■ EXTRACT:
-- begin --

It means being able to respond to adversities well (sometimes positively) and maybe even prosper from such bad times.
It may seem like something many people are born with. But it’s also a quality someone can develop over time with conscious effort and a lot of practice.
To see if you’re mentally strong (or learn how to be), keep reading to learn the top 8 qualities of mentally strong people.
1) They don’t fear rejection or let it take over their life decisions
It’s easy to let fear of rejection run the show. It’s especially easy when you have anxiety or depression.
Worrying about being rejected comes in so many forms.
Whether that’s worrying that the barista won’t have your type of milk when you ask for it, or that telling the person you like will leave you ghosted.
But life will always come with some form of rejection.
And mentally strong people know that if they want to live and experience the joys of life, they have to take risks.
They have to face the fear of rejection head-on and not let it decide whether they go after their dreams or not.
2) They bounce back quickly
Mentally strong people bounce back faster than they fall down.
If they get caught in the rain, they don’t mope around in their wet clothes moaning about it until the day ends.
Instead, they peel off their sodden sweaters, dry them as best they can, and get on with their day with a smile.

-- end --

■ ENTRIES SUPPLIED:
-- begin --

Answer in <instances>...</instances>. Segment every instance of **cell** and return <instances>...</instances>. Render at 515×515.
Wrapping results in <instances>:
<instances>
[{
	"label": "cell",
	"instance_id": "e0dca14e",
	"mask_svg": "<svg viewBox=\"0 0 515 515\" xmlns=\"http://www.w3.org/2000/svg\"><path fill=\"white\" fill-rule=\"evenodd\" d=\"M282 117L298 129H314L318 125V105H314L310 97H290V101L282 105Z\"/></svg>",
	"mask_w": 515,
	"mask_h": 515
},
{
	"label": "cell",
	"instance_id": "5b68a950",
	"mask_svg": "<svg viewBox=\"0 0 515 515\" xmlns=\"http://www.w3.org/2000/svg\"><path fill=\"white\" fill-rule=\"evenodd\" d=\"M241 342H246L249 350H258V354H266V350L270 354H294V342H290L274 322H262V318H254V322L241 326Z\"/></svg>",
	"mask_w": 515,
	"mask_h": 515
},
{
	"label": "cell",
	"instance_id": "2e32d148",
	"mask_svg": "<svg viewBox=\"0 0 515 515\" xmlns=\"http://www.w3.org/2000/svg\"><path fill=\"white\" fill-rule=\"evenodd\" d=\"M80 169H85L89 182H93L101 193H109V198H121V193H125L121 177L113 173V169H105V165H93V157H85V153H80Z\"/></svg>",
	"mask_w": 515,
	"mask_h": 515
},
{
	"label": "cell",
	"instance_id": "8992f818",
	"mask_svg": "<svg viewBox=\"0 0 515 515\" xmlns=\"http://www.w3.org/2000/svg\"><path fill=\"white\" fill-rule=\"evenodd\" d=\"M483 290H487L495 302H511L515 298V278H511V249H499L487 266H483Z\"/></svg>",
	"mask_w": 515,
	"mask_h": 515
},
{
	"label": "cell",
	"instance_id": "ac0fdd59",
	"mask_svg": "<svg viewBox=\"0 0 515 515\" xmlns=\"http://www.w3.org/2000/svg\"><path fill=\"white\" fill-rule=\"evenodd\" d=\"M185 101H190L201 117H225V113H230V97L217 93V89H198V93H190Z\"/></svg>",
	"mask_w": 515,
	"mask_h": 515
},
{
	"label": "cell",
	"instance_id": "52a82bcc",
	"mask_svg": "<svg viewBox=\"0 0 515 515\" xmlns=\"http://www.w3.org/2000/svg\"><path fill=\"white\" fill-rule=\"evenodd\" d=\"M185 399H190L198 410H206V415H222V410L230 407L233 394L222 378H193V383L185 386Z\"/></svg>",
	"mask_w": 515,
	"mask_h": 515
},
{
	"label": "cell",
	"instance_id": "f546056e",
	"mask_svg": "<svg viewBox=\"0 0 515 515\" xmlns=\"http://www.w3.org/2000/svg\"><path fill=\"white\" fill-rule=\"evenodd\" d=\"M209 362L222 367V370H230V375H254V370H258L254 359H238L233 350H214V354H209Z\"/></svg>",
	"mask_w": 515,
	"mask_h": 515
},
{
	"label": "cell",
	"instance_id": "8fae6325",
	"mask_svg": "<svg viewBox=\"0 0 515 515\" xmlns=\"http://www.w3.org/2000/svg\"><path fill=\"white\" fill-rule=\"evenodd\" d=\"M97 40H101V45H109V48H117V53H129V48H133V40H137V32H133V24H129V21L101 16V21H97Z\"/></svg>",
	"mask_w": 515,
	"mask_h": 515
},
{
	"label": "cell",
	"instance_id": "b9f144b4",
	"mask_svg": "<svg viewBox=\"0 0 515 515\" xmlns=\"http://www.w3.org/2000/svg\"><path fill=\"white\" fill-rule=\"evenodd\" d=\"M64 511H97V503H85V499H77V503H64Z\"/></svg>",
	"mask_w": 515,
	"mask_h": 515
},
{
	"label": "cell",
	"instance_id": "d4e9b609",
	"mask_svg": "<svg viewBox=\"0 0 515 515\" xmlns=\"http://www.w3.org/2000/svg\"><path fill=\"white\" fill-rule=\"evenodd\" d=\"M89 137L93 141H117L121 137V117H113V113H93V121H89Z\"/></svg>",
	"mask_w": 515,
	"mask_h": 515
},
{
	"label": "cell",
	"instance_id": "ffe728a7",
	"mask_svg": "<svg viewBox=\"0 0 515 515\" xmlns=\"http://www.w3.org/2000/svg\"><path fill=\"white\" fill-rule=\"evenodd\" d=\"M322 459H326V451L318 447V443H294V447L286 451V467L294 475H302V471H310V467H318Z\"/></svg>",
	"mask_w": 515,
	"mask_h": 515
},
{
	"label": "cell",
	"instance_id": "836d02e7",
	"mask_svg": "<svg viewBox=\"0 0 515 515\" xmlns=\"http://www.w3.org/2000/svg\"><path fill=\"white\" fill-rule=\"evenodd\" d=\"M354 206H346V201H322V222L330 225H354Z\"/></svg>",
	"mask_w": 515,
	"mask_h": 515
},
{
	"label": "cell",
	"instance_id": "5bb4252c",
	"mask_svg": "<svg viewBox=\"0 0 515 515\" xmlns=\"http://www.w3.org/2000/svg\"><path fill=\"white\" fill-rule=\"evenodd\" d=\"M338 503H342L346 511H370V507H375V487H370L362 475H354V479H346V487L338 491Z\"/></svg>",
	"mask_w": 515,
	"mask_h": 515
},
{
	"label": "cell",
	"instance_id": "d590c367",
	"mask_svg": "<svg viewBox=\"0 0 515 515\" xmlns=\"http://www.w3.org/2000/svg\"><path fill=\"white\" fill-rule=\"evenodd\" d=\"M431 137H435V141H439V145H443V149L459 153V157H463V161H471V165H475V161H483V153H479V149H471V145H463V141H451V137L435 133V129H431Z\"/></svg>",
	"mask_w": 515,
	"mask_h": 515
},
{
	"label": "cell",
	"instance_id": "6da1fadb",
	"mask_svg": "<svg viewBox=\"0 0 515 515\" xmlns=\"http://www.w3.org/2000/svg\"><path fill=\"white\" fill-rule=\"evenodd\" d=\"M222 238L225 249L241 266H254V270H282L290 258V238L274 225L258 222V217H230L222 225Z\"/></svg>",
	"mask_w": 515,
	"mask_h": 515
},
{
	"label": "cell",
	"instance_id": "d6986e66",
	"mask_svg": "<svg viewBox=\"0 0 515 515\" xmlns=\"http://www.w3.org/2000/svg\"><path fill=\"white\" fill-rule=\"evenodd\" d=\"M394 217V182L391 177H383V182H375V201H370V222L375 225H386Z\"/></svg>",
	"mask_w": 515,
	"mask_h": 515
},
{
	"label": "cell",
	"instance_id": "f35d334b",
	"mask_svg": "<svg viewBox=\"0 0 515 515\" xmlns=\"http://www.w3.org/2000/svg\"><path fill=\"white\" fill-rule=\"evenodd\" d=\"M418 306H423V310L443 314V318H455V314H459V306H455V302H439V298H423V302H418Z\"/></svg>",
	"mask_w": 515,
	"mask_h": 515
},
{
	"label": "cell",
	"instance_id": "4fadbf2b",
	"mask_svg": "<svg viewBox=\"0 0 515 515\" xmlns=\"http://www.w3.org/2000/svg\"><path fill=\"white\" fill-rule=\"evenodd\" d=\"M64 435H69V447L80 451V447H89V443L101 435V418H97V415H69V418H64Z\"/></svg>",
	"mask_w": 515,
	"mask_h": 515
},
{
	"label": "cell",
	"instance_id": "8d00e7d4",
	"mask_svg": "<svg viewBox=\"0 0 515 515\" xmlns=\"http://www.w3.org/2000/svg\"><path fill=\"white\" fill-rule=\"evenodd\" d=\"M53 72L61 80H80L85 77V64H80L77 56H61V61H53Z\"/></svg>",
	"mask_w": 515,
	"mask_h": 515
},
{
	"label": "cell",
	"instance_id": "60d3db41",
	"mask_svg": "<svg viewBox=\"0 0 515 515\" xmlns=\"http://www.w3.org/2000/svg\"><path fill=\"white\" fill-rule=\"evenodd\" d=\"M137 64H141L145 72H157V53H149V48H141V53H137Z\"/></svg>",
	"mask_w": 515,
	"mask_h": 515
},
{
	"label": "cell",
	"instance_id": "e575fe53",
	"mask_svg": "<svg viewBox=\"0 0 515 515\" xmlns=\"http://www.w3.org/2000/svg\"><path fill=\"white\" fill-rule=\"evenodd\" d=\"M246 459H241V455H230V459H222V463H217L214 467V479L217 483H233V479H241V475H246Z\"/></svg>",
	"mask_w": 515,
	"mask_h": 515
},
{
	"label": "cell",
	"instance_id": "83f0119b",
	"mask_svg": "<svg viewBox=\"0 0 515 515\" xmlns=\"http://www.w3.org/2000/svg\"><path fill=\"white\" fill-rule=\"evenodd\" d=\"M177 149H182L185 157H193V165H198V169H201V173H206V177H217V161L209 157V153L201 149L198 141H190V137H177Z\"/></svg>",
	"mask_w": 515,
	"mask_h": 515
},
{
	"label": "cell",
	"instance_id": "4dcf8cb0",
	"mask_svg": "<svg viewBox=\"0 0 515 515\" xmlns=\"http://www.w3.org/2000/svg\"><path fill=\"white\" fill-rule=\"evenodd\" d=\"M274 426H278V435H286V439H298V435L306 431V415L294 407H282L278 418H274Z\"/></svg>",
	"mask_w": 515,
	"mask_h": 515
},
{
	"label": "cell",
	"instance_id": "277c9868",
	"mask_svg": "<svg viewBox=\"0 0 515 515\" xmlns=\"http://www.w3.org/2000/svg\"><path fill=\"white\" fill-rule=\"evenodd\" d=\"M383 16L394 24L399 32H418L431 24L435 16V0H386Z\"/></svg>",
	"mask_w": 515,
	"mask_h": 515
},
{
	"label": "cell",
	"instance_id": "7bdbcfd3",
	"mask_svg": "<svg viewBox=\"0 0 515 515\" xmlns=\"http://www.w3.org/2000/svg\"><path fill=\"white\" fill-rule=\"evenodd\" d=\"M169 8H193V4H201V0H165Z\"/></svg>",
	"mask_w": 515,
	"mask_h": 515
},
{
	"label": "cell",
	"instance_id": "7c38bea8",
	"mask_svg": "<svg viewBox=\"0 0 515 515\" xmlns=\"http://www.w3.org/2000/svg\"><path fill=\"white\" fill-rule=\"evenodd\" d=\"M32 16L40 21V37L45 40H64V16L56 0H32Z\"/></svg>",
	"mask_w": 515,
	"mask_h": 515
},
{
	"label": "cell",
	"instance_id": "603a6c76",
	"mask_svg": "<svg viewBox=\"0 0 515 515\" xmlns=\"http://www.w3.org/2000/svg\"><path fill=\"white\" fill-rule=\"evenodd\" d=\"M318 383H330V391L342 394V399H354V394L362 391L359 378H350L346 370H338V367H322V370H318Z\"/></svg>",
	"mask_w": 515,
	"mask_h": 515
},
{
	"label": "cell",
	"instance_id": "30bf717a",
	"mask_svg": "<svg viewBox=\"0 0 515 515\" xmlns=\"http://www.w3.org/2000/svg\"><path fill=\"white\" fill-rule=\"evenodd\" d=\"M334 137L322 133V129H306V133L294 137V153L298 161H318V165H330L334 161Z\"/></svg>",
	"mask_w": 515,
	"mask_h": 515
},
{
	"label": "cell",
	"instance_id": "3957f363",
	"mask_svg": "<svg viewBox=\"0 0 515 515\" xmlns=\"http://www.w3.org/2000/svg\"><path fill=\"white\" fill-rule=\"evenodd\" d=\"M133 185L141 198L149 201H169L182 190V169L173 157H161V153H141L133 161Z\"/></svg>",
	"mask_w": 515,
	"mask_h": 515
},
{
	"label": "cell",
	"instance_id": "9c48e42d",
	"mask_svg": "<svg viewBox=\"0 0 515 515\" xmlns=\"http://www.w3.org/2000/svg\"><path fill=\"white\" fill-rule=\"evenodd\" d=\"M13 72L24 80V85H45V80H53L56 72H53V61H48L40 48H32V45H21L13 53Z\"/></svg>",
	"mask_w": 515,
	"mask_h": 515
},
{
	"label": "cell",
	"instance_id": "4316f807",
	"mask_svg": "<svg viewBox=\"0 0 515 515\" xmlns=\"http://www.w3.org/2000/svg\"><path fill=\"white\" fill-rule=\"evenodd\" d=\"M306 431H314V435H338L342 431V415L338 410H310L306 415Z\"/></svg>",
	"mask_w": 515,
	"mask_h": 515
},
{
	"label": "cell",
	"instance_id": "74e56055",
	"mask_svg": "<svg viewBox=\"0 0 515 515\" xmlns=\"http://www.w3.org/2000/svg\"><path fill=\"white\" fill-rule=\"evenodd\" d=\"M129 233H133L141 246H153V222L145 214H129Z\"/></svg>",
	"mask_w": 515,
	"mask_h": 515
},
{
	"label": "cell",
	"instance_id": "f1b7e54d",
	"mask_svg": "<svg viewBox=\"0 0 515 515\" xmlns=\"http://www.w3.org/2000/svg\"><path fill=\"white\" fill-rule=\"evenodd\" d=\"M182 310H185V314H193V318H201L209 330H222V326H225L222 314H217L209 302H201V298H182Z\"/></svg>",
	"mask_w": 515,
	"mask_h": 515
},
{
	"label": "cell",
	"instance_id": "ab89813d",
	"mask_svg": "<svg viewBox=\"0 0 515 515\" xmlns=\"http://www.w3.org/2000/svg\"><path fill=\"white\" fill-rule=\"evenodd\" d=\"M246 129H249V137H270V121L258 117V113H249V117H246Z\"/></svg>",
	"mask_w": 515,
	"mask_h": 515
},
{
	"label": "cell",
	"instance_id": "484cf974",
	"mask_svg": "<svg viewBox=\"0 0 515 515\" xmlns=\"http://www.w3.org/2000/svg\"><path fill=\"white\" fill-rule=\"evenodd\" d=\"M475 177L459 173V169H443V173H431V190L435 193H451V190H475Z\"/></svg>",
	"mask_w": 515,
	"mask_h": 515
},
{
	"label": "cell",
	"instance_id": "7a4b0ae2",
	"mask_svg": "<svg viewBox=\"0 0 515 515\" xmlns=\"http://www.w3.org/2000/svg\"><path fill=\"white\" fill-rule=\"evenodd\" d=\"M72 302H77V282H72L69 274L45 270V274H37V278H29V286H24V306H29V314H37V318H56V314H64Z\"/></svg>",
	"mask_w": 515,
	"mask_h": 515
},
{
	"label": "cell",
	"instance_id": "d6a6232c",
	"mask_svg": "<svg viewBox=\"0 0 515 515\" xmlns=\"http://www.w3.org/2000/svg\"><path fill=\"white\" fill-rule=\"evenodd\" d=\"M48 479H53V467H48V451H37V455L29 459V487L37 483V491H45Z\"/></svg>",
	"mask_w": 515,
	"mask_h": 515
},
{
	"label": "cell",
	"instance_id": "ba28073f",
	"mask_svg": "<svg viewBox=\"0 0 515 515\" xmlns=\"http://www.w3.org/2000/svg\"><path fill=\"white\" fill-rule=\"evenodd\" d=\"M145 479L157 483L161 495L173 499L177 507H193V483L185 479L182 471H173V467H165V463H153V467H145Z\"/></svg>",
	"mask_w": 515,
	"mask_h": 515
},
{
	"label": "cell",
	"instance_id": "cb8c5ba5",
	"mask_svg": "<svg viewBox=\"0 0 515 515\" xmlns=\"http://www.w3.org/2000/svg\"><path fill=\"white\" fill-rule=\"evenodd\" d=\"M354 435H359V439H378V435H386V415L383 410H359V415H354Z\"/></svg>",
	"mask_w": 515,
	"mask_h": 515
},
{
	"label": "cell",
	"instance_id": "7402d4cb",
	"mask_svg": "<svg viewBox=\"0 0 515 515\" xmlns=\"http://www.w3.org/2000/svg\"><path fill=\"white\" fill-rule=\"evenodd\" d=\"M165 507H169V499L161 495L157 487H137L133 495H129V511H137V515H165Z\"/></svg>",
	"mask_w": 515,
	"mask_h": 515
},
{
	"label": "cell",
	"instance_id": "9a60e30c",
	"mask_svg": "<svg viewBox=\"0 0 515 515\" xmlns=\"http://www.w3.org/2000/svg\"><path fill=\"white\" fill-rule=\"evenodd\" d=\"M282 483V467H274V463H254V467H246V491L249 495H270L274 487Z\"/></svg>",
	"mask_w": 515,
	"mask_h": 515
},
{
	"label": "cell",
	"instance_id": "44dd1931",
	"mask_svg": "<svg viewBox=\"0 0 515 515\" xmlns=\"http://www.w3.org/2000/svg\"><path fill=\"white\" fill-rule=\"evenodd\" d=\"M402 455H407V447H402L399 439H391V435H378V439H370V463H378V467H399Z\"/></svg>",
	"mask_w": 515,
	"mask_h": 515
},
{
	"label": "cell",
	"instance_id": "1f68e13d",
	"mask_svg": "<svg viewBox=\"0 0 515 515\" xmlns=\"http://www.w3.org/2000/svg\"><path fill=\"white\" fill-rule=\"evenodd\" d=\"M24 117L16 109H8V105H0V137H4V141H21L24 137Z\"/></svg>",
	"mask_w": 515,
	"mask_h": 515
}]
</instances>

-- end --

■ THINGS TO DO:
a. Using the passage on mental strength above, decide for each statement whether it agrees with the passage. Answer yes or no, and quote the passage's deciding words exactly.
(i) The passage presents mental strength as a quality that only people who are born with it can have.
(ii) The passage says it is especially easy to let fear of rejection run the show when you have anxiety or depression.
(iii) The passage says mentally strong people fall down faster than they bounce back.
b. Translate this sentence from the passage on mental strength into Spanish: "But life will always come with some form of rejection."
c. Print the part of the passage on mental strength that begins at the words "Worrying about being" and stops after the words "they fall down.".

■ RESULTS OF THE TASKS:
a.
(i) No: "But it’s also a quality someone can develop over time with conscious effort and a lot of practice."
(ii) Yes: "It’s especially easy when you have anxiety or depression."
(iii) No: "Mentally strong people bounce back faster than they fall down."

b. Pero la vida siempre vendrá con alguna forma de rechazo.

c.
Worrying about being rejected comes in so many forms.
Whether that’s worrying that the barista won’t have your type of milk when you ask for it, or that telling the person you like will leave you ghosted.
But life will always come with some form of rejection.
And mentally strong people know that if they want to live and experience the joys of life, they have to take risks.
They have to face the fear of rejection head-on and not let it decide whether they go after their dreams or not.
2) They bounce back quickly
Mentally strong people bounce back faster than they fall down.